Directors may also rely on the company secretary to provide practical support in the management of the company. Lastly, the company secretary ensures that new directors are inducted properly according to the company constitution and the Companies Act.
Liaison to the shareholders
Due to their close relationship with the board, the company secretary is the first point of contact for shareholders who wish to communicate with the company. Therefore, the company secretary should maintain regular contact with the shareholders to ensure that their interests are heard by the board of directors.
Main compliance officer for the company
A company secretary must ensure that the company follows and complies with Singapore law. In addition, the company secretary should provide guidance on proper corporate governance and ethical business practices.
Fiduciary to the company
Lastly, one of the most important roles of a company secretary is to serve in the best interest of the company by acting as a fiduciary.
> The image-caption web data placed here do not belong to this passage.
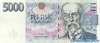 5000 Крон выпуска 1997 года, Чехия. Подробнее...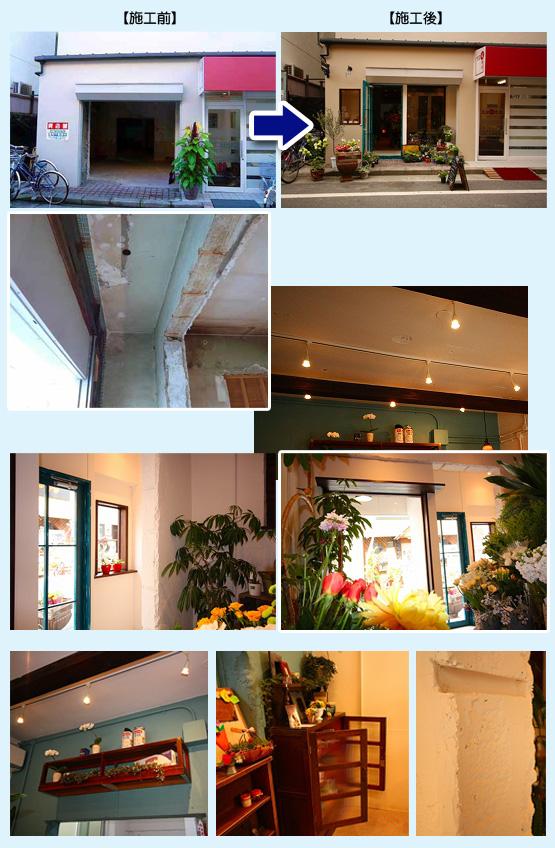 アパレル・ショップ・物販店 内装工事の施工例10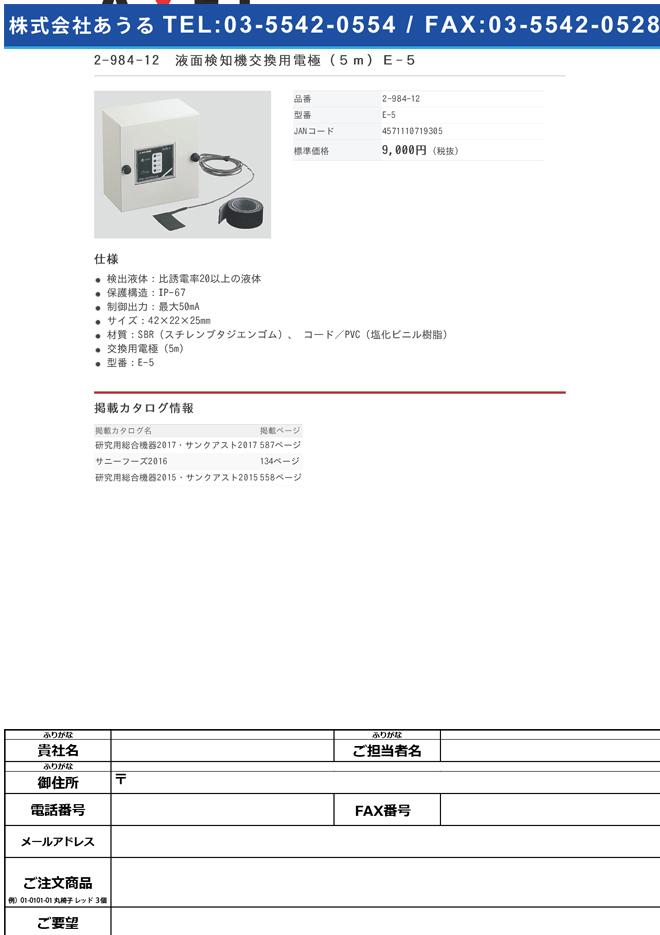 2-984-12 液面検知機交換用電極(5m) E-5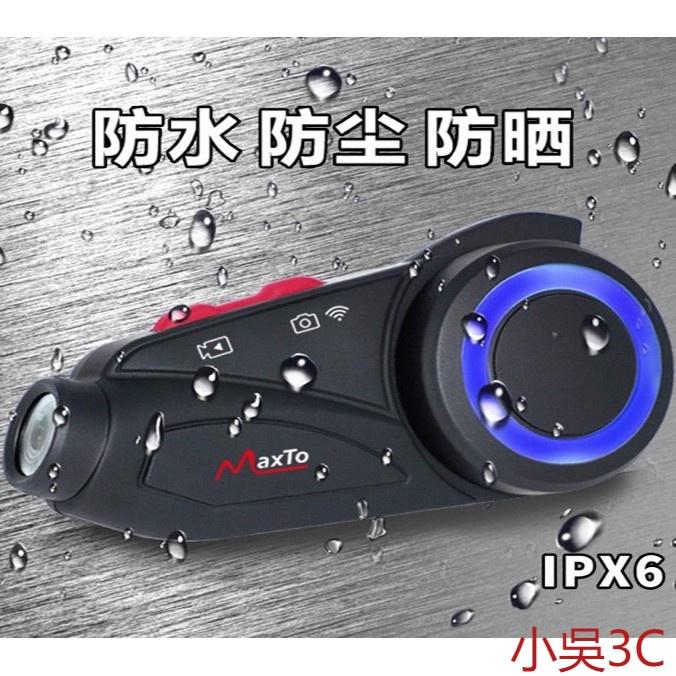 {小吳3C}新款頭盔記錄儀 MaxTo M3S 機車行車紀錄器 2K高清畫質 SNOY鏡頭 藍牙對講 MaxTo M3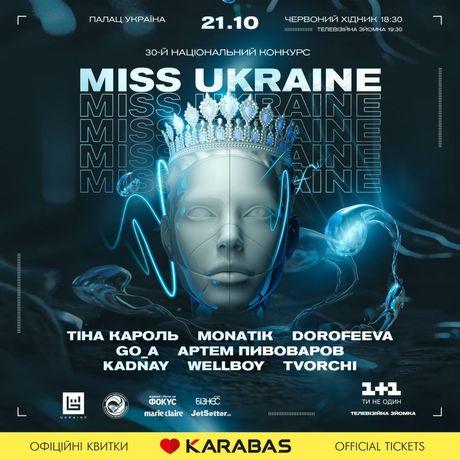Білет на шоу Міс Україна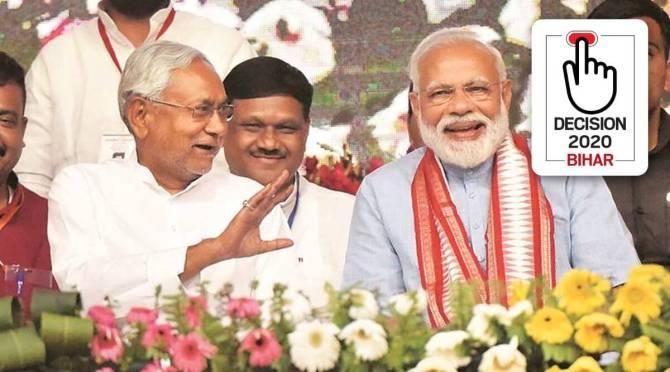 Bihar election results defying exit polls Nithish Kumar bjp jdu nda tamil news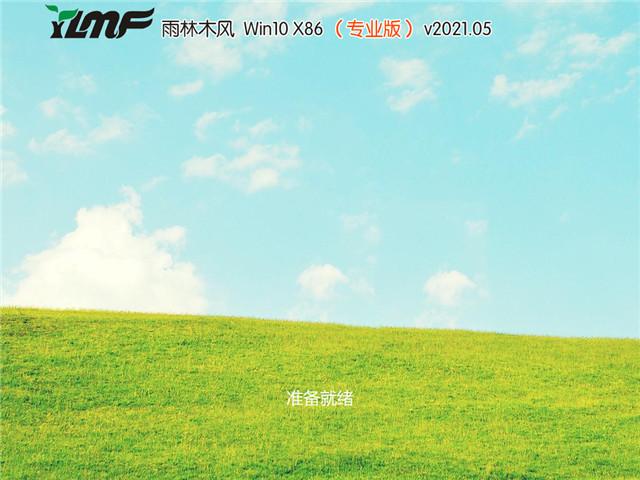 雨林木风 Win10 32位专业版 v2021.05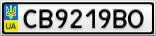 Номерной знак - CB9219BO
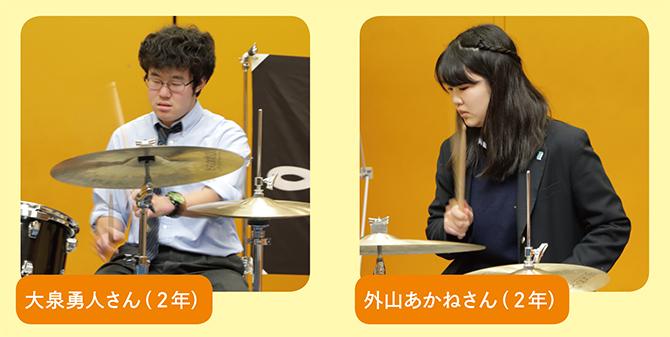 keion_v4_seminar_drum_07.jpg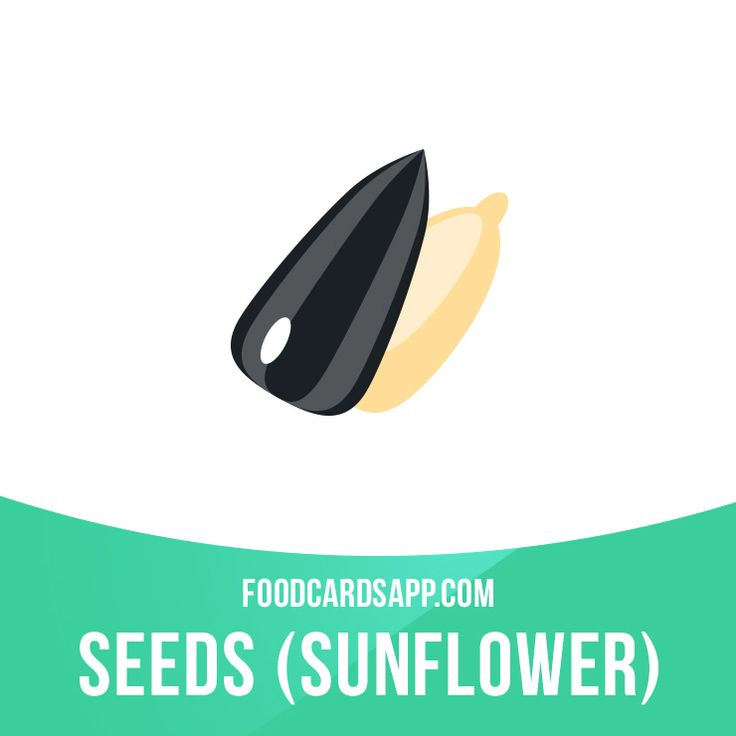 The magnesium in sunflower seeds is reputed for soothing the nerves, thus easing…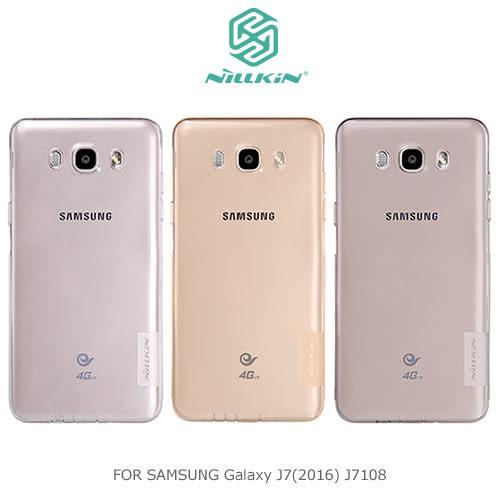 摩比小兔~ NILLKIN SAMSUNG Galaxy J7(2016) J7108 本色TPU軟套  軟殼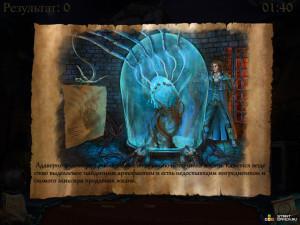 Онлайн игра Апотекариум Возрождение Зла: Глава 2 (Apothecarium The Renaissance of Evil: Chapter 2) (изображение №6)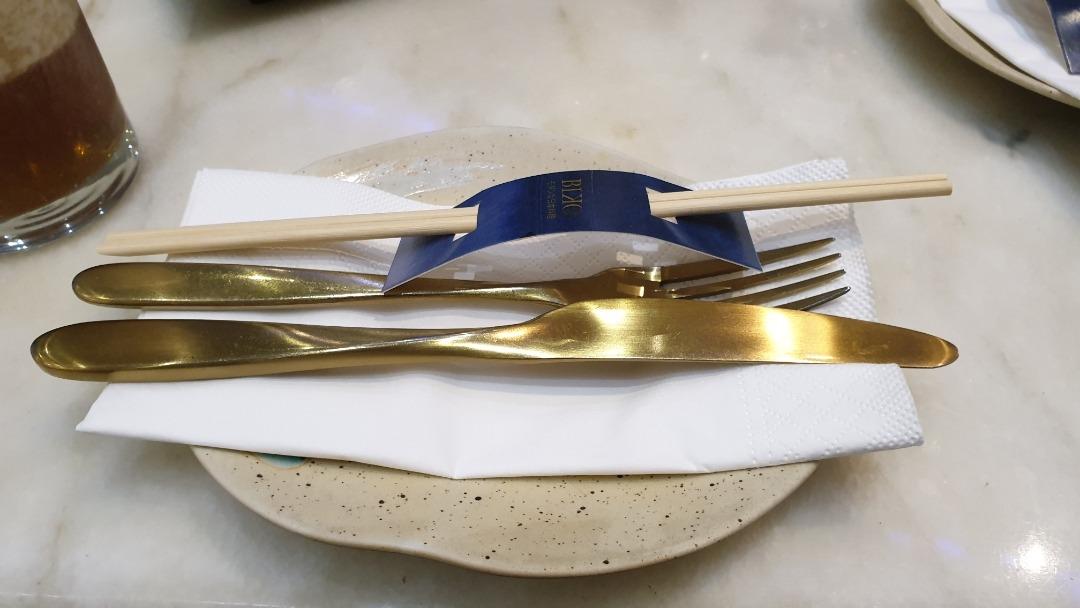 مطعم بيكو - البحرين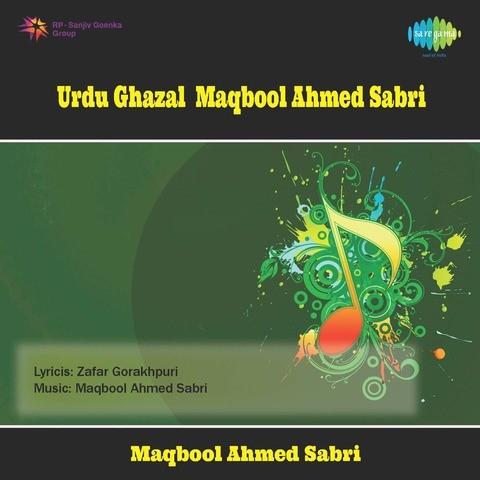 ab ke baar poonam mein full song mp3 free download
In the case of negligence or breach of fiduciary duties, the company secretary can be held liable. In upholding their fiduciary duties, company secretaries are expected to:
- Ensure their personal interests do not conflict with the interests of the company.
- Not act beyond the authority provided by law.
- Carry out their duties with care and diligence.
- Not make any secret profit in the course of carrying out their functions.
- Not reveal confidential information or trade secrets of the company.
From administration to company compliance — the roles of a company secretary are vital for the continued business success of a company in Singapore. Furthermore, the company secretary acts as the key advisor and guide to the directors of the company.
Given the importance of such a position, new and existing companies often choose to appoint an experienced corporate service provider to act as their company secretary. The corporate service provider can provide expert guidance as well as uphold the administrative and statutory duties to ensure the company’s compliance with Singapore law as it grows and expands.